◆ Excerpted text ◆
Compiling TensorFlow From Source

If you are new to TensorFlow, you may have seen this before:

The TensorFlow library wasn't compiled to use SSE4.2 instructions, but these are available on your machine and could speed up CPU computations.
The TensorFlow library wasn't compiled to use AVX instructions, but these are available on your machine and could speed up CPU computations.
The TensorFlow library wasn't compiled to use AVX2 instructions, but these are available on your machine and could speed up CPU computations.
The TensorFlow library wasn't compiled to use FMA instructions, but these are available on your machine and could speed up CPU computations.

The TensorFlow authors wanted to build a binary that would support as many machines as possible, which also means that the code runs sub-optimally on individual machines like mine. Many machines support instruction sets like SSE, AVX, and FMA, which provide floating-point operations, vector operations, and fused multiply-add operations, all of which are relevant for computation graph frameworks like TensorFlow. They need to be applied by building TensorFlow from source, and by setting some compiler options.

Using these instruction sets is actually hugely valuable for beginners, if you run lots of experiments on your machine, and don’t want to fork out hundreds of dollars for an EC2 or Google Cloud instance. Even though I only experienced a roughly 2x speedup on my benchmarks, some report 4x to 8x speedups. Even though this is clearly hugely valuable, all of the tutorials I could find were way more complex than they needed to be.

For reference, I’m using a 2016 Macbook Pro on macOS Sierra.

Prerequisites

You will need to install Bazel, an open-source build and test tool. Install instructions are here.

Also, you will need to know what instruction sets your machine supports. To find this, open up a Python interpreter and run:

>>> import tensorflow as tf
>>> tf.Session()
The TensorFlow library wasn't compiled to use SSE4.2 instructions, but these are available on your machine and could speed up CPU computations.
The TensorFlow library wasn't compiled to use AVX instructions, but these are available on your machine and could speed up CPU computations.
The TensorFlow library wasn't compiled to use AVX2 instructions, but these are available on your machine and could speed up CPU computations.
The TensorFlow library wasn't compiled to use FMA instructions, but these are available on your machine and could speed up CPU computations.

Note these for later.

Installing TensorFlow from source

Clone the TensorFlow repository.

git clone https://github.com/tensorflow/tensorflow
cd tensorflow

Earlier, we found which architectures your machine supports. Construct a space-separated string, like the following:

--copt=-mavx --copt=-mavx2 --copt=-mfma --copt=-msse4.2

--copt=-mavx corresponds to AVX instructions
--copt=-mavx2 corresponds to AVX2 instructions
--copt=-mfma corresponds to FMA instructions
--copt=-msse4.2 corresponds to SSE4.2 instructions
Also, if you want to have GPU support, you will need to include CUDA. Add --config=cuda here.

If your system does not support one of these instruction types, do not include it here.

◆ Record extracts ◆
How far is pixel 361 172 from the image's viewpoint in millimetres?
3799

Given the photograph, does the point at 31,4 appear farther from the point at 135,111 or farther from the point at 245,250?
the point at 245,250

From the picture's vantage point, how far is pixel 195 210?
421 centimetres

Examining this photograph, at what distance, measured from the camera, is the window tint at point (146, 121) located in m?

...

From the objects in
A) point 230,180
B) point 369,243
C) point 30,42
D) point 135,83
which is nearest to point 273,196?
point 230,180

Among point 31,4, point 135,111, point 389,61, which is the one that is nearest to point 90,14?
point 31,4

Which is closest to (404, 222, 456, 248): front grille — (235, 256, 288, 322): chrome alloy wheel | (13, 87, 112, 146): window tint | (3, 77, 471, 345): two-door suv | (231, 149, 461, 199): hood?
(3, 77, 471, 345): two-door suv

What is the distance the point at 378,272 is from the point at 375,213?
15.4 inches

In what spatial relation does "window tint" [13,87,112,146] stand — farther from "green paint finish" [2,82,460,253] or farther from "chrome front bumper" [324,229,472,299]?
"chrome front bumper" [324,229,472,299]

◆ Stated exercise ◆
Write the next part of the guide to compiling TensorFlow from source, picking up after its final sentence. The listing was taken from a separate source unrelated to the TensorFlow build guide.

◆ Result below ◆
Now, run ./configure. You can leave all of the fields blank, except for the last one.

Please specify the location of python. [Default is /anaconda/bin/python]:
Please input the desired Python library path to use.  Default is [/anaconda/lib/python3.6/site-packages]
Do you wish to build TensorFlow with Google Cloud Platform support? [Y/n]:
Do you wish to build TensorFlow with Hadoop File System support? [Y/n]:
Do you wish to build TensorFlow with Amazon S3 File System support? [Y/n]:
Do you wish to build TensorFlow with XLA JIT support? [y/N]:
Do you wish to build TensorFlow with GDR support? [y/N]:
Do you wish to build TensorFlow with VERBS support? [y/N]:
Do you wish to build TensorFlow with OpenCL support? [y/N]:
Do you wish to build TensorFlow with CUDA support? [y/N]: <SET THIS TO YES IF YOU WANT GPU SUPPORT>
Do you wish to build TensorFlow with MPI support? [y/N]:
Please specify optimization flags to use during compilation when bazel option "--config=opt" is specified [Default is -march=native]: <ENTER THE COMMAND ABOVE>

Once this is done, we’re ready to build TensorFlow.

bazel build -c opt <YOUR OPTIONS STRING HERE> -k //tensorflow/tools/pip_package:build_pip_package

This process will take a long time. On my machine, it took 32 minutes. Hold tight; the time saved during runtime will make it worth it. My compilation ran without errors, and with a few warnings. If you have any errors, resolve them before wasting half an hour, because TensorFlow won’t compile.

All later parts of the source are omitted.